La séance des questions au gouvernement de ce mardi 30 juin a été marquée par un vif échange entre la présidente des députés écologistes, Cyrielle Chatelain, et le Premier ministre, Sébastien Lecornu. Dans la foulée, l'élue a annoncé que son groupe allait déposer une motion de censure.
"Nous avons un gouvernement qui n'est pas prêt." Ce mardi, la présidente des députés écologistes, Cyrielle Chatelain, a annoncé que son groupe allait déposer une motion de censure pour dénoncer "l'impréparation" du gouvernement Lecornu vis-à-vis du changement climatique et des canicules qui ont récemment frappé la France.

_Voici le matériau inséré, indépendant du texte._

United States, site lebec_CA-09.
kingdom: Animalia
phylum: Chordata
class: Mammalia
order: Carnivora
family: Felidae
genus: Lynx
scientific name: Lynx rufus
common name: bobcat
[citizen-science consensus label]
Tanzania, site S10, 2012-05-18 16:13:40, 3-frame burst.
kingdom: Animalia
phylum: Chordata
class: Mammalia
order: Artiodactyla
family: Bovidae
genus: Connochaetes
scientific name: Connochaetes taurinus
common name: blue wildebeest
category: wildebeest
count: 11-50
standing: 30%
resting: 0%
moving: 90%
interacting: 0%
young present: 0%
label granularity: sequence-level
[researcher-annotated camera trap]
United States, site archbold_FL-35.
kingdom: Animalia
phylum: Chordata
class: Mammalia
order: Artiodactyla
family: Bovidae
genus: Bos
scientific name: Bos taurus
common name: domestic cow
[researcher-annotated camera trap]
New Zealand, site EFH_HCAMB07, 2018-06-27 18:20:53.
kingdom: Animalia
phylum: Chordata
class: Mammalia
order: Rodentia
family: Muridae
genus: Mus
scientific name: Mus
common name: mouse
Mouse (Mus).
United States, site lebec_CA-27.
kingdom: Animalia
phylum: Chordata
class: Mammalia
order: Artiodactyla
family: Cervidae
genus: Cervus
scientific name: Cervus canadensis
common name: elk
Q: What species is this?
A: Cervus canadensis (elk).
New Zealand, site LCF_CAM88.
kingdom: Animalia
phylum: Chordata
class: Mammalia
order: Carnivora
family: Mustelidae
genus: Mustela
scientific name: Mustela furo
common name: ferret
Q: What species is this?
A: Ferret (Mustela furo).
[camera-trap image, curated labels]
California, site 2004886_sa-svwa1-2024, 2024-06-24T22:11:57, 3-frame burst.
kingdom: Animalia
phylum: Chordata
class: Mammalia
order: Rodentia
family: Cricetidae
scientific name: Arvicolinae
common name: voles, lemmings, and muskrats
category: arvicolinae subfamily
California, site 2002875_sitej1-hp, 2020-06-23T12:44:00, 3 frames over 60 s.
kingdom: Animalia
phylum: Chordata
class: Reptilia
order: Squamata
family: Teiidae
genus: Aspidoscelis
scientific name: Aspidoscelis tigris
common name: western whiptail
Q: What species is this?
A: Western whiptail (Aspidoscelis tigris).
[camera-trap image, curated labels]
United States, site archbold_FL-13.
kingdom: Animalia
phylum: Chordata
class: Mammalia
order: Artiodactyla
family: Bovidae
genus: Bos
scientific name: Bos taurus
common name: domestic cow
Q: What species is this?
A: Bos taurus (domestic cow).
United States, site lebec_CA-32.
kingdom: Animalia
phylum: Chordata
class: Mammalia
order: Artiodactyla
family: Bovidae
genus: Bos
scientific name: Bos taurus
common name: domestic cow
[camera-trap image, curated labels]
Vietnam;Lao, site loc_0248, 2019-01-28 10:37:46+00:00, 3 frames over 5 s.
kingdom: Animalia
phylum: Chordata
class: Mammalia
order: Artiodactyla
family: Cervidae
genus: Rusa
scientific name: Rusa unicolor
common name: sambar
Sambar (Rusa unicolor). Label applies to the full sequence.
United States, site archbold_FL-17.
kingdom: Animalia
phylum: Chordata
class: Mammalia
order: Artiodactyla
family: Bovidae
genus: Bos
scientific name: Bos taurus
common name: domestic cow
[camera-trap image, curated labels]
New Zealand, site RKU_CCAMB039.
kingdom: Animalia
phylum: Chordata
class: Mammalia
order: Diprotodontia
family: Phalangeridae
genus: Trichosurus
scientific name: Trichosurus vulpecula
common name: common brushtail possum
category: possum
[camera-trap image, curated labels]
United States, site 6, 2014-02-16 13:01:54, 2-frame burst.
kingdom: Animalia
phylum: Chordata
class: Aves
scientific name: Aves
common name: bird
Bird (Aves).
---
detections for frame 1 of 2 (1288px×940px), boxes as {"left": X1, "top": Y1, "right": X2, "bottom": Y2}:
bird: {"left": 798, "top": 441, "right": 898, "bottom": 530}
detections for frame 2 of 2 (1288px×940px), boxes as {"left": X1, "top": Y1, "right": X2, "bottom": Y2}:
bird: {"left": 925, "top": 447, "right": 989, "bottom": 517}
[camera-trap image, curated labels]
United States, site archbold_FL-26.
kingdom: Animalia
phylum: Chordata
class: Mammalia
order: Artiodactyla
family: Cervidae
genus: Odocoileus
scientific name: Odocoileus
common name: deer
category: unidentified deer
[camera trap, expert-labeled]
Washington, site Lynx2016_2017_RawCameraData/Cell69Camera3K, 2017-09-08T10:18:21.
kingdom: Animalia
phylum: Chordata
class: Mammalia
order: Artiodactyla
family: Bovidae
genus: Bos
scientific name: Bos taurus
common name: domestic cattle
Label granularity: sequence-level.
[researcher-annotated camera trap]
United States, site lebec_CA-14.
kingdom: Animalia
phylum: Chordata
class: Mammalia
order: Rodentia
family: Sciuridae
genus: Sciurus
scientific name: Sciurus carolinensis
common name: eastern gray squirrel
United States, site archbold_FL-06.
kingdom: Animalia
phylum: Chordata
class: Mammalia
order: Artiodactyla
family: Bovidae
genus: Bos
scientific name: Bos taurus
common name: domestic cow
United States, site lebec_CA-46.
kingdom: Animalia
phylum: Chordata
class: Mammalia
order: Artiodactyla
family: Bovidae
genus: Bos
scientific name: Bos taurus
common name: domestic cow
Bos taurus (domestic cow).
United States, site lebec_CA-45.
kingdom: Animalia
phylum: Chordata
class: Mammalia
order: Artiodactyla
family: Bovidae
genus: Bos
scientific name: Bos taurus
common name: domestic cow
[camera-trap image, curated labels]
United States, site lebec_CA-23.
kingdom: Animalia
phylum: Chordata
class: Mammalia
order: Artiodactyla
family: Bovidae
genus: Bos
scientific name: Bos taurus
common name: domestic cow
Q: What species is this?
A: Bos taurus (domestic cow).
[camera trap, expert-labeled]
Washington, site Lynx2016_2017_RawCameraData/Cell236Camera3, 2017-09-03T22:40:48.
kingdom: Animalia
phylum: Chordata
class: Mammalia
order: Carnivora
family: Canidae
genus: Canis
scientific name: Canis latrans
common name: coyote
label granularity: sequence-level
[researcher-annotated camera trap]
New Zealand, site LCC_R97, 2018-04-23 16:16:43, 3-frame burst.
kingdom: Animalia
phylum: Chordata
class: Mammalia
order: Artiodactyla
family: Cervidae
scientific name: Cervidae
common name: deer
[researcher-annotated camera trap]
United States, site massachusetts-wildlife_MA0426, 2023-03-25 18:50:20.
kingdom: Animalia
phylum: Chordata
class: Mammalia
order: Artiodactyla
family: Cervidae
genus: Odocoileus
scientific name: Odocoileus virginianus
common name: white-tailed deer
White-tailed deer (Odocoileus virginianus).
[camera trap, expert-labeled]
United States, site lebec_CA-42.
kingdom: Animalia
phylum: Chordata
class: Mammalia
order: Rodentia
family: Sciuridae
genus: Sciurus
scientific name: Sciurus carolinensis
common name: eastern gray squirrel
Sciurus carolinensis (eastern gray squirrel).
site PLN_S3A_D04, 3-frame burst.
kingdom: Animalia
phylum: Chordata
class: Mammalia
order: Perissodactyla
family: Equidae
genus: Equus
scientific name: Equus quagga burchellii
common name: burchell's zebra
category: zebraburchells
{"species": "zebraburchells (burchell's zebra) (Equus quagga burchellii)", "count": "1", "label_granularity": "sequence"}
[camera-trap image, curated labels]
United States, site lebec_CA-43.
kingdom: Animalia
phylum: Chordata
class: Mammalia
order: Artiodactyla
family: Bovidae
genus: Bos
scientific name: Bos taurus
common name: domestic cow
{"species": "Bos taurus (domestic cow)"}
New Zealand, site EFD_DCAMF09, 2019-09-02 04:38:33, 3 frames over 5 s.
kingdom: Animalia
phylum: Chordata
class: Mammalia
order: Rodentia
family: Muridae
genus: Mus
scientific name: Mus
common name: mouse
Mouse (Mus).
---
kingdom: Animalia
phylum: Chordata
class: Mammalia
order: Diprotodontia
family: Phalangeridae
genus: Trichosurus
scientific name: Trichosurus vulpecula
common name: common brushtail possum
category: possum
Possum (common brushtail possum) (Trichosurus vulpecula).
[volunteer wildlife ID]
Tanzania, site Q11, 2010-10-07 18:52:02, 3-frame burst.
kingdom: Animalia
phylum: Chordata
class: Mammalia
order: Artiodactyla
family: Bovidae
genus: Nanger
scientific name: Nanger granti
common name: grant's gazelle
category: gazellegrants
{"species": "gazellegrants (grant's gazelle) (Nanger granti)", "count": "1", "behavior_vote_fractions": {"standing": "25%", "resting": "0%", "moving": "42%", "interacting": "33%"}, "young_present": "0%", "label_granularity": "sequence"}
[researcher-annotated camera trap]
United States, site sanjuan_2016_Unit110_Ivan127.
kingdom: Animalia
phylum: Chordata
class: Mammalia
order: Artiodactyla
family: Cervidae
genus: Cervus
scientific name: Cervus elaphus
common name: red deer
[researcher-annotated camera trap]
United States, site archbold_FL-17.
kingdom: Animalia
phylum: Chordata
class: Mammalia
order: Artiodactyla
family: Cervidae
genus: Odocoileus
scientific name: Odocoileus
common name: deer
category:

Lors de la séance des questions au gouvernement, la cheffe de file du groupe Écologiste et social a mis en cause la "responsabilité" du gouvernement : "33 000 décès entre 2014 et 2022 dus à la chaleur et vous n'avez rien anticipé", a affirmé Cyrielle Chatelain. "Sous votre gouvernement, la canicule s'est transformée en violence politique", a ajouté la députée de l'Isère. "Les morts, vous les avez sur la conscience, la politique que vous menez est une politique inégalitaire !", s'est-elle indignée.
La canicule est politique, vous devrez en répondre. Cyrielle Chatelain
"Le gouvernement peut, par son impréparation, représenter un danger", a encore déclaré Cyrielle Chatelain à la sortie de l'hémicycle, quelques minutes après avoir interpellé le Premier ministre.
En séance, Sébastien Lecornu lui a vertement répondu, dénonçant une "polémique purement politicienne" : "On peut critiquer le gouvernement, mais je vous entends dans les médias depuis plusieurs jours semer le doute sur l'action de l'État et l'État tient face à chaque crise !" Le chef du gouvernement a également affirmé que le fonds vert avait été créé sous le quinquennat d'Emmanuel Macron.
Le Premier ministre a appelé les écologistes à davantage de "dignité" : "D'où sortez-vous ce bilan de 10 000 morts ?", a-t-il demandé. Sébastien Lecornu faisait ainsi référence aux propos du sénateur écologiste Guillaume Gontard, qui a avancé de tels chiffres, selon Public Sénat. "Un bilan humain qui est faux", a martelé le chef du gouvernement.
"Quelle fébrilité de la part du Premier ministre, je ne l'ai jamais vu sortir de ses gonds comme ça, c'est vraiment qu'il doit avoir mauvaise conscience", a rétorqué Cyrielle Chatelain devant les médias présents à l'Assemblée nationale, quelques minutes après son échange avec Sébastien Lecornu. "Le gouvernement sait qu'il n'a pas agi", a continué la députée.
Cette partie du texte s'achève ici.